If the U.S. real estate cycle lasts an average of 18 years, we can say that Urstadt Biddle Properties is about to complete an entire cycle distributing increasing dividends. Originally founded in 1969, the shopping center REIT was reorganized in 1997. The following year it became a publicly traded company. Since then, the company has increased their dividends every year, even during the Great Recession. Only 10% of our equity REIT roster boasts a record that is equivalent to or better than this one, so it is definitely worth putting this company on your radar.
A Few Quirks
Urstadt Biddle is a small cap REIT with a few interesting quirks worth mentioning. First of all, the company has been structured so that the senior executives have majority control of the company. They created a second type of stock (class A common stocks) for investors in general. Although they are the majority of the shares, Class A shares only have 1/20th of the voting power of regular common stocks. However, class A shares have rights equal to common stocks when it comes to distributions. In the end, chairman Charles J. Urstadt and CEO Willing L. Biddle retain approximately two-thirds of the voting power, which protects against activist attacks.
Second, the company has a completely different financial calendar from other companies. Their fiscal year ends on October 31. Although this shouldn’t affect their performance, it does mean their financial data is not in sync with almost all of the remaining equity REITs, who end their fiscal year on December 31.
A third peculiarity is the company’s concentration in the New York tristate area, outside New York City. The company has 73 properties anchored by supermarkets, wholesale clubs, and other local retailers. They are in infill markets, which are harder to penetrate, but, once they did, they have maintained high rates of occupancy. They have recently suffered a drop in occupancy due to vacancy of some properties.
Shopping Center REITs are Doing Better than Mall REITs
When compared to malls, shopping center REITs are enjoying a much smoother ride.
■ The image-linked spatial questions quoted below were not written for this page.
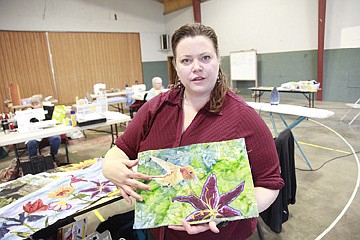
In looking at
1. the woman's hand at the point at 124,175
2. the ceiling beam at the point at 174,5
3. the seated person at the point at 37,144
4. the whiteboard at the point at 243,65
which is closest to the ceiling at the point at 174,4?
the ceiling beam at the point at 174,5

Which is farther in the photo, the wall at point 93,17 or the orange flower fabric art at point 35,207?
the wall at point 93,17

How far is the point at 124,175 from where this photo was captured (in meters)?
0.85

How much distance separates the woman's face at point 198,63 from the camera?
870 millimetres

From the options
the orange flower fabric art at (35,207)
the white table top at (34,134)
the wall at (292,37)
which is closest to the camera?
the orange flower fabric art at (35,207)

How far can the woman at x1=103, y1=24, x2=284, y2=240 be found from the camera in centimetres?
85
Investors have competed to buy shopping center REITs. Their dividend yields have been below the average REIT.
Regional malls have been declared dead by many due to e-commerce, which doesn’t seem to be happening with grocery anchored shopping centers. While Amazon has always presented itself as a threat to retail, I haven’t bumped into anyone saying grocery stores are doomed. At least, not yet.
But even if that is the case, Urstadt has one of the highest average rents among shopping center REITs, which serves as a buffer for potential shakeouts. The company has really managed to position itself in robust lease markets.
In summary, Urstadt has yielded slightly above average, perhaps because of its lower market cap and quirks. AFFO multiple has been at 18x, so this definitely isn’t a bargain, but it can be a fair entry point to the sector.